As it’s stated in the official Tailwind CSS documentation, we have to follow some rules to avoid PurgeCSS removing CSS styles, which it is not supposed to remove.

<template>
  <Component
    :is="`h${level}`"
    :class="`font-light leading-tight text-${size}xl`"
  >
    <slot/>
  </Component>
</template>

In the example headline component above, we use template-strings to programmatically set the tag rendered for the component and the text size class.
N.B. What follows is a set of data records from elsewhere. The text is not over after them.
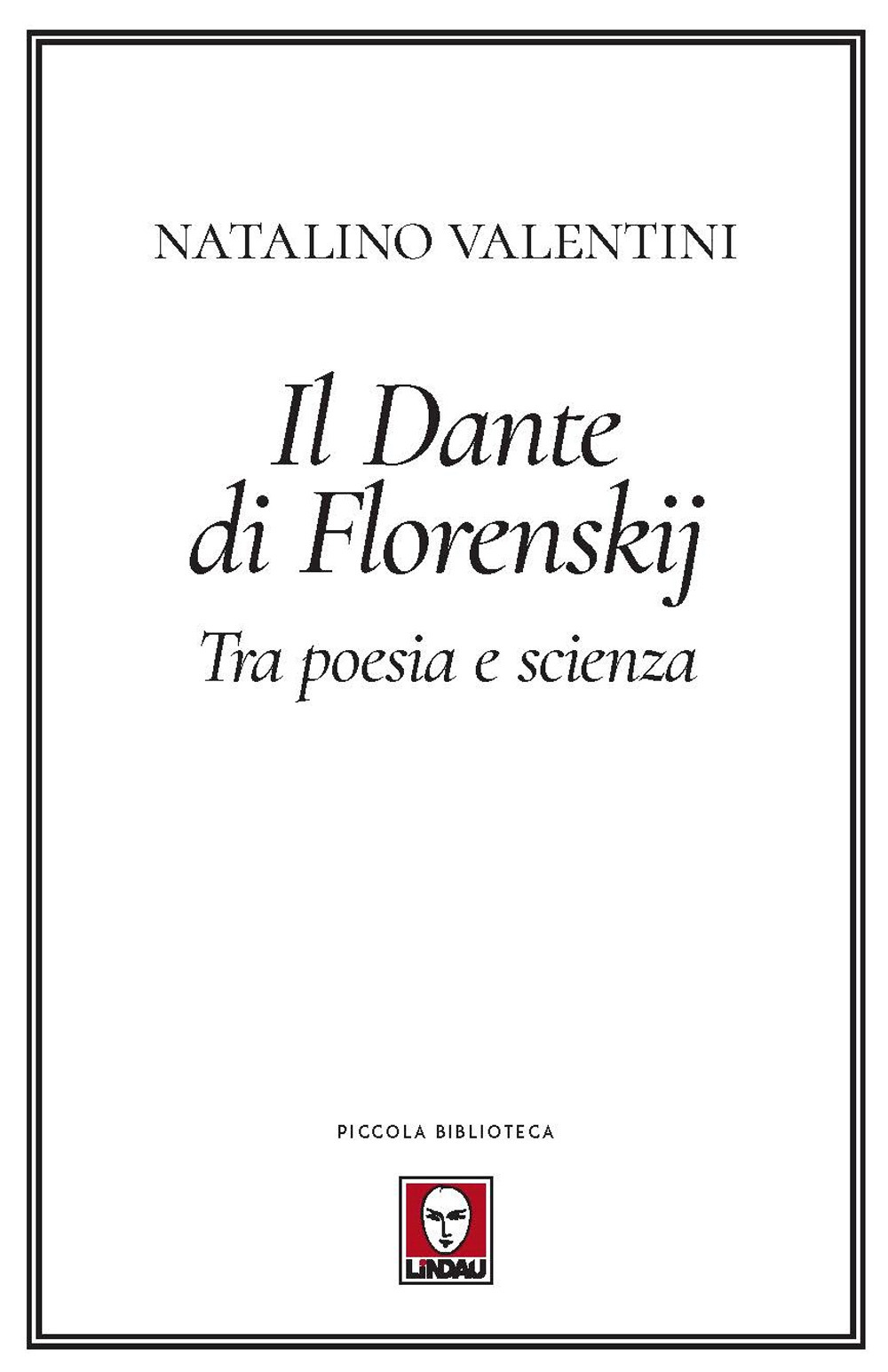 NATALINO VALENTINI

Il Dante di Florenskij

Tra poesia e scienza

PICCOLA BIBLIOTECA

LINDAU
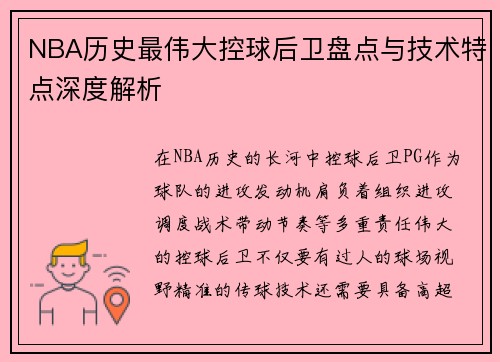 NBA历史最伟大控球后卫盘点与技术特点深度解析

在NBA历史的长河中控球后卫PG作为球队的进攻发动机肩负着组织进攻调度战术带动节奏等多重责任伟大的控球后卫不仅要有过人的球场视野精准的传球技术还需要具备高超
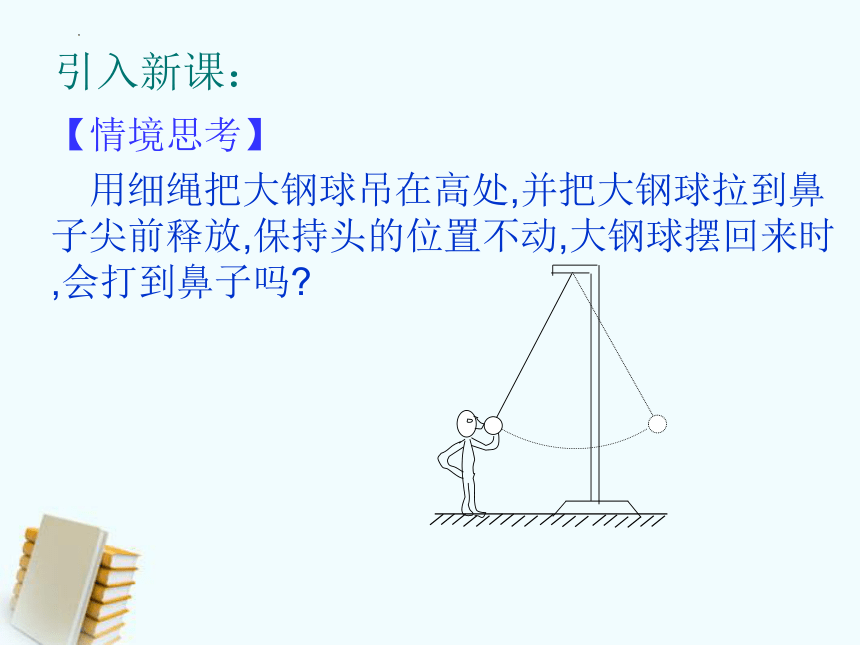 引入新课：

【情境思考】

用细绳把大钢球吊在高处,并把大钢球拉到鼻子尖前释放,保持头的位置不动,大钢球摆回来时,会打到鼻子吗?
This is problematic when using PurgeCSS. Because that way, it does not know that the styles for the h1-6 tags and the text-1xl, text-2xl, … classes are necessary and must not be purged.

 <template>
   <Component
-    :is="`h${level}`"
+    :is="['h1', 'h2', 'h3', 'h4', 'h5', 'h6'][level - 1]"
-    :class="`font-light leading-tight text-${size}xl`"
+    class="font-light leading-tight"
+    :class="[
+      ...(size <= 1 ? ['text-1xl'] : []),
+      ...(size === 2 ? ['text-2xl'] : []),
+      ...(size === 3 ? ['text-3xl'] : []),
+      ...(size === 4 ? ['text-4xl'] : []),
+    ]"
   >
     <slot/>
   </Component>
 </template>

Unfortunately, this approach is a lot more verbose than the initial solution, but this is one of the tradeoffs we have to take when using PurgeCSS.

Keep in mind that every CSS class or HTML tag has to appear as plain text string somewhere in your Vue.js components if you don’t want PurgeCSS to remove the corresponding styles.

Wrapping it up

Although setting up Tailwind CSS to work with Vue.js is rather straightforward, things become a little more tricky after also adding PurgeCSS into the mix.